Dawson sees difficulties come the end of the lockdown. “I don’t think it will change people’s psychology for the market we serve, which is shops where people go to engage with interesting products—that’s why books do so well in that environment. But I do think the crisis will finish off a good number of retailers on the high street in general. I suspect it will have a more profound impact on medium and large retailers than [on] small ones, partly because of the current structures of the government support schemes, but also because of the risk profile of retailers with large estates, and the pressure on them with rents and rates. It will all come down to how long the restrictions are in place and what further measures the government will come out with, because clearly they are going to have to do more than they have so far.”
Ladybird flight
The exponential rise in sales in the past four years was part of well-thought-out growth strategy which included revamping the sales force and how it engaged with customers, investing a lot in online systems— particularly its back-end account management platform— and adding a new warehouse. But it also had a wee bit to do with Jason Hazeley and Joel Morris, the authors of the Ladybird for Grown-Ups parody series.
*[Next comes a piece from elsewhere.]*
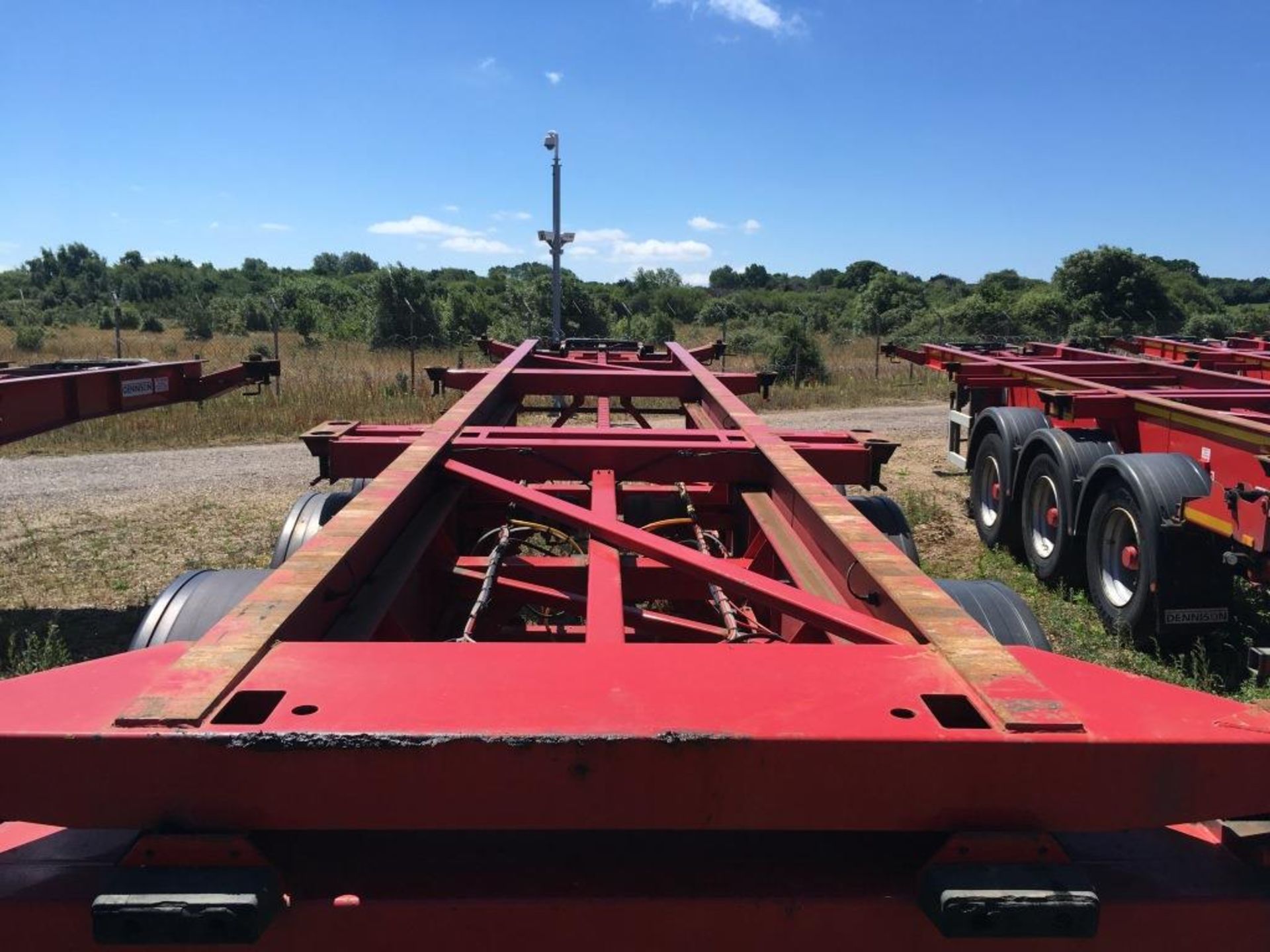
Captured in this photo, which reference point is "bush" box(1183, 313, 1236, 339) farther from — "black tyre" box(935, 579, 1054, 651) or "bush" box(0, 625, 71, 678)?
"bush" box(0, 625, 71, 678)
Dawson says: “The Ladybird books hit the zeitgeist and a lot of retailers that previously wouldn’t have had books as part of their offering suddenly thought, ‘Right, how do I get books into my shop?’ We were the people they looked to because we had been in the sector for a while. It gave us a foot in to say, ‘Yeah the Ladybirds are great, but there is a whole world of stuff we can get for you to enhance what you are offering.’”
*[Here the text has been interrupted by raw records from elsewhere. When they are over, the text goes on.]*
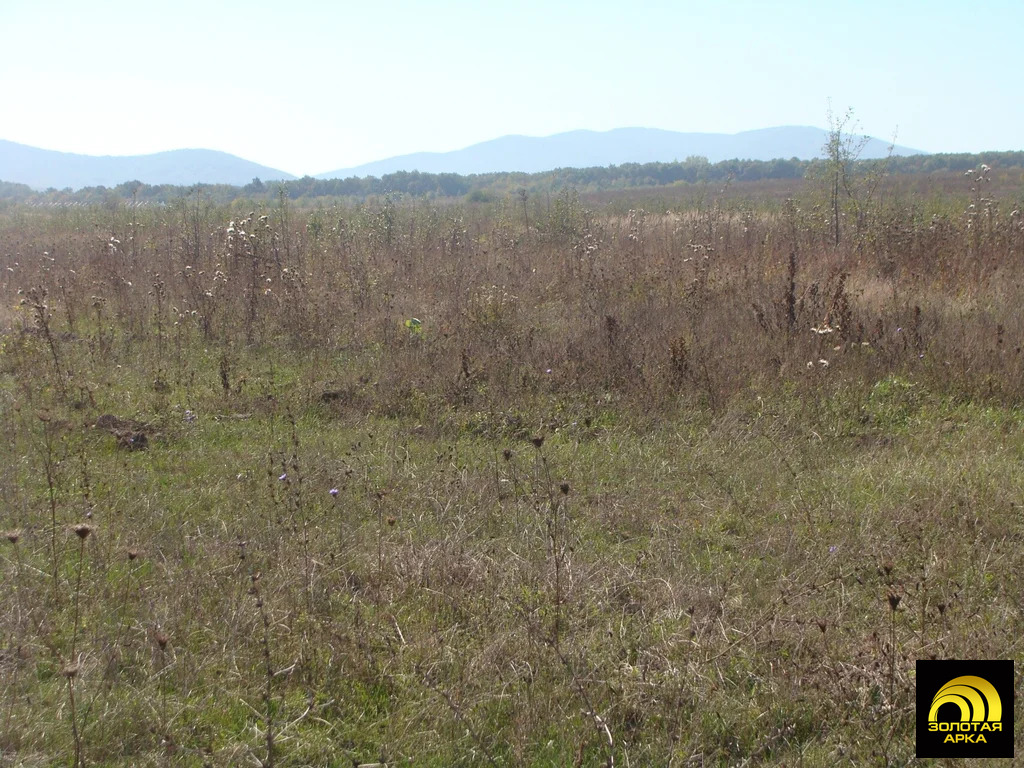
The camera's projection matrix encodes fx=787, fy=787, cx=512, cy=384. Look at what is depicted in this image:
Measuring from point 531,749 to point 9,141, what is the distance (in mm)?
240558

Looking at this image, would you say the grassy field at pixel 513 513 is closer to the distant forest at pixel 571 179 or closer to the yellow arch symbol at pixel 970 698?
the yellow arch symbol at pixel 970 698

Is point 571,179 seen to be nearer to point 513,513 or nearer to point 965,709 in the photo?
point 513,513

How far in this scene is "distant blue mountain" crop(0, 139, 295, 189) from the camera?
15488 centimetres

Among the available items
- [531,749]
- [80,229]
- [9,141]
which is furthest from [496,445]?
[9,141]

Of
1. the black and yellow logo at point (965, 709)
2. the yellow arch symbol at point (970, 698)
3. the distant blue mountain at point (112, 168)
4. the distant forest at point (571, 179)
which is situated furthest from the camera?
the distant blue mountain at point (112, 168)

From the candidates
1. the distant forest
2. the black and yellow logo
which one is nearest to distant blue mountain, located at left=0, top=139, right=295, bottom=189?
the distant forest

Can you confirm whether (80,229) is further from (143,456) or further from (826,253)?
(826,253)

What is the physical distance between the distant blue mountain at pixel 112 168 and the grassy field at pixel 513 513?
481 feet

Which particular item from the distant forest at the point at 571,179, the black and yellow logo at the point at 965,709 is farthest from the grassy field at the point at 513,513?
the distant forest at the point at 571,179

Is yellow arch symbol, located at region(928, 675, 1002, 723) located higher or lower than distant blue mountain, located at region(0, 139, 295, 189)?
lower

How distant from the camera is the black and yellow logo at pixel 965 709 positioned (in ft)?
8.48

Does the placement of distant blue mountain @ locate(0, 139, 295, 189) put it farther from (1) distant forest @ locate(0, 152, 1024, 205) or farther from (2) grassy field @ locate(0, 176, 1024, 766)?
(2) grassy field @ locate(0, 176, 1024, 766)

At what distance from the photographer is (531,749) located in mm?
2742

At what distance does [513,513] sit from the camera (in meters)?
4.60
It has been an education, though, not necessarily for non-book retailers but for publishers, who Dawson believes have upped their design game to get in the so-called non-traditional market. “I don’t like ‘non-traditional’; it is such a dismissive term,” he says. “I like to think of it as new business. We really believe there is a book for everyone, and a lot of the customers we serve won’t ever go into a bookshop. We’ve talked a lot to the trade to get the message across that the books we sell aren’t competing with other books, but with other products, so they have to stand out as a physical object... I think publishers see the potential. There aren’t many sales categories that are growing at the rate we’ve been growing at. And I don’t just mean our growth, but the overall gift market, as our competitors have done well, too.”
Blood lines
During our talk Dawson often circles back to the values of the company, which he knows intimately. His parents, Kingsley Dawson and Annie Rhodes, founded the company in 1986 when they moved from London to Scotland, initially as a distributor for radical, feminist, environmental and LGBTQ titles, before branching into the heritage and gift market a few years later. The younger Dawson wasn’t handed the business. In fact, when he told his parents he wanted to join Bookspeed rather than go to university, they were vehemently against it. (Older brother Patrick went a completely different route, becoming a judo professional and representing Scotland at the Commonwealth Games.)
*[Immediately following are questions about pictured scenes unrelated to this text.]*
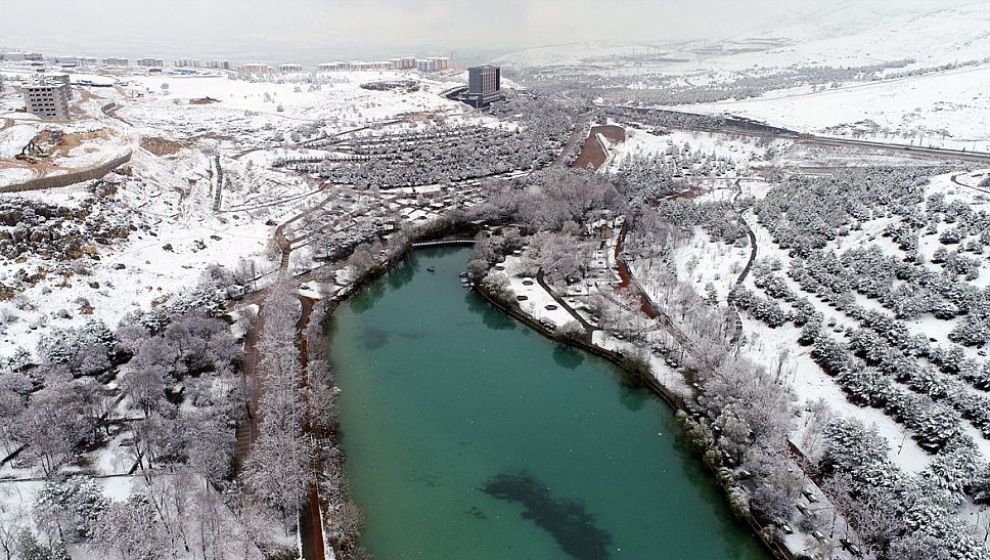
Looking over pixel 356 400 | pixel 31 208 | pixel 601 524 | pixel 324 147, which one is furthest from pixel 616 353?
pixel 324 147

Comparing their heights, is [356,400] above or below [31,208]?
below

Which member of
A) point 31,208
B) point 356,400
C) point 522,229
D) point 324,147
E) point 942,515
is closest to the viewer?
point 942,515

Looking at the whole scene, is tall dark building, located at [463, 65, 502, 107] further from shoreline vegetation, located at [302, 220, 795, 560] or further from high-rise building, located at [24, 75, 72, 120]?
shoreline vegetation, located at [302, 220, 795, 560]

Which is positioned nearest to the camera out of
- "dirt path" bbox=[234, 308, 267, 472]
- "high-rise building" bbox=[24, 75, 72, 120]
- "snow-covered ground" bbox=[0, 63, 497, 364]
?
"dirt path" bbox=[234, 308, 267, 472]

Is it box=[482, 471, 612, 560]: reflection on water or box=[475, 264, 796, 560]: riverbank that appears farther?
box=[482, 471, 612, 560]: reflection on water

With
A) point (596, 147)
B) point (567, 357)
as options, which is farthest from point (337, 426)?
point (596, 147)

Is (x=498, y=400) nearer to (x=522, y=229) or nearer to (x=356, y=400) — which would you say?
(x=356, y=400)

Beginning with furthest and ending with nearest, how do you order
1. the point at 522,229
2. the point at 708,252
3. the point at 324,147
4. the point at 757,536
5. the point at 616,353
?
the point at 324,147
the point at 522,229
the point at 708,252
the point at 616,353
the point at 757,536

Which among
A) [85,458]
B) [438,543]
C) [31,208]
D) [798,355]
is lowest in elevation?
[438,543]

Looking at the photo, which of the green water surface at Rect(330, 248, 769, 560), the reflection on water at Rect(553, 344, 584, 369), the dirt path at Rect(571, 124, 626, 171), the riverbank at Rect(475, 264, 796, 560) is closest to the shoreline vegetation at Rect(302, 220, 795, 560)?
the riverbank at Rect(475, 264, 796, 560)
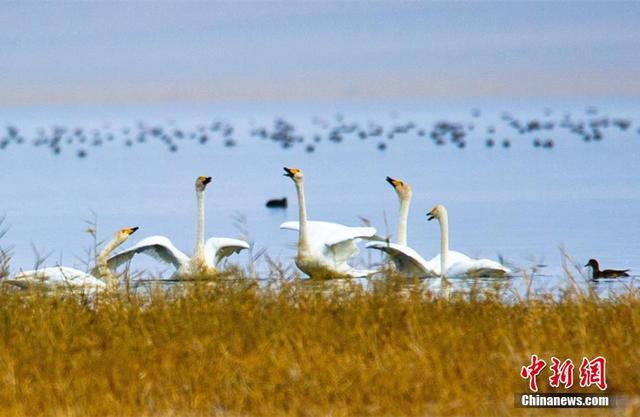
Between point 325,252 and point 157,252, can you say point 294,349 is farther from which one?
point 157,252

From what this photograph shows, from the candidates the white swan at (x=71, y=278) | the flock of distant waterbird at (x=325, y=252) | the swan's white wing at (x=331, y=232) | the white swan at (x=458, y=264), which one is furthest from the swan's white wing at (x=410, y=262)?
the white swan at (x=71, y=278)

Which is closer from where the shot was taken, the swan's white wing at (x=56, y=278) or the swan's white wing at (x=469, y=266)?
the swan's white wing at (x=56, y=278)

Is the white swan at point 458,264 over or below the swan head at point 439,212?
below

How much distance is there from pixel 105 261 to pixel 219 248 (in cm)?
261

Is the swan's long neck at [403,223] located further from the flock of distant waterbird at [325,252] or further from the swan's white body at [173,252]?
the swan's white body at [173,252]

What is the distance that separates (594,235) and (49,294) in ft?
46.4

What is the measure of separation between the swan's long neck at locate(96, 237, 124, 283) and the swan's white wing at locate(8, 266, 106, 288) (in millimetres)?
76

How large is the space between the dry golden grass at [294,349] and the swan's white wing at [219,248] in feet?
16.7

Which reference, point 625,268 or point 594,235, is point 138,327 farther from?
point 594,235

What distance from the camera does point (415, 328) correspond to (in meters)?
8.53

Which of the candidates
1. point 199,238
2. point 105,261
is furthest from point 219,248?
point 105,261

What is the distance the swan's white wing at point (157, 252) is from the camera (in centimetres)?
1411

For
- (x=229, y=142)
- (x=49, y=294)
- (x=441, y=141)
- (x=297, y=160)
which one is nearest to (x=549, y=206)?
(x=49, y=294)

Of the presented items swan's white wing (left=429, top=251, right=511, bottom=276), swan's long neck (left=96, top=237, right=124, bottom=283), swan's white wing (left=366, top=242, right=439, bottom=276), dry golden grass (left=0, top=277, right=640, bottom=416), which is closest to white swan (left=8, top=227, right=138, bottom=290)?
swan's long neck (left=96, top=237, right=124, bottom=283)
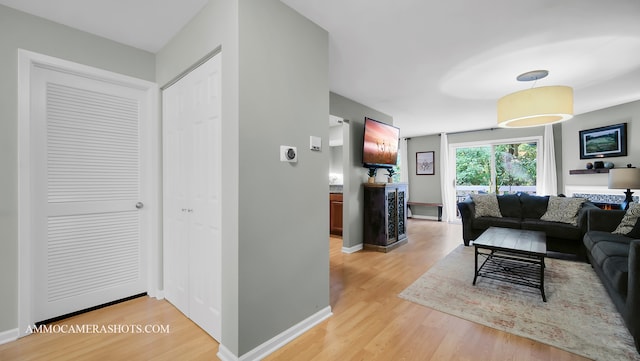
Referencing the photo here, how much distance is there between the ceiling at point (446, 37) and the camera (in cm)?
192

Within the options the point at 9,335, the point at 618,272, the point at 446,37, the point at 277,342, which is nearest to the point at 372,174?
the point at 446,37

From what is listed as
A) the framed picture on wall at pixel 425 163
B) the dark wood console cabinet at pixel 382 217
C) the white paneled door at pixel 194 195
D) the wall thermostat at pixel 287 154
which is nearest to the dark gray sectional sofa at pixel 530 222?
the dark wood console cabinet at pixel 382 217

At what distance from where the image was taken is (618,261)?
2156mm

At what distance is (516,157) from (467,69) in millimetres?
4428

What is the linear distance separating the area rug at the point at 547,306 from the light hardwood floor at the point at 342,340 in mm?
140

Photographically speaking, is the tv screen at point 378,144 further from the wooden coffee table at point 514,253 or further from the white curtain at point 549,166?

After months of arguing Dawson the younger finally won out, and was allowed to start at an entry-level job (“it was the opposite of special treatment”). He worked his way up, becoming part of the management when his parents stepped back from the day-to-day running of the business in the early 2010s, and he became m.d. in 2018.
Dawson says: “We are a business owned by a family rather than a family business, per se. There’s no legacy stuff, it’s not expected that I’ll do this until I have a child who is of age, then they’ll do it. But this is a good business. We have great colleagues and interesting things, so why wouldn’t we want to keep doing it?”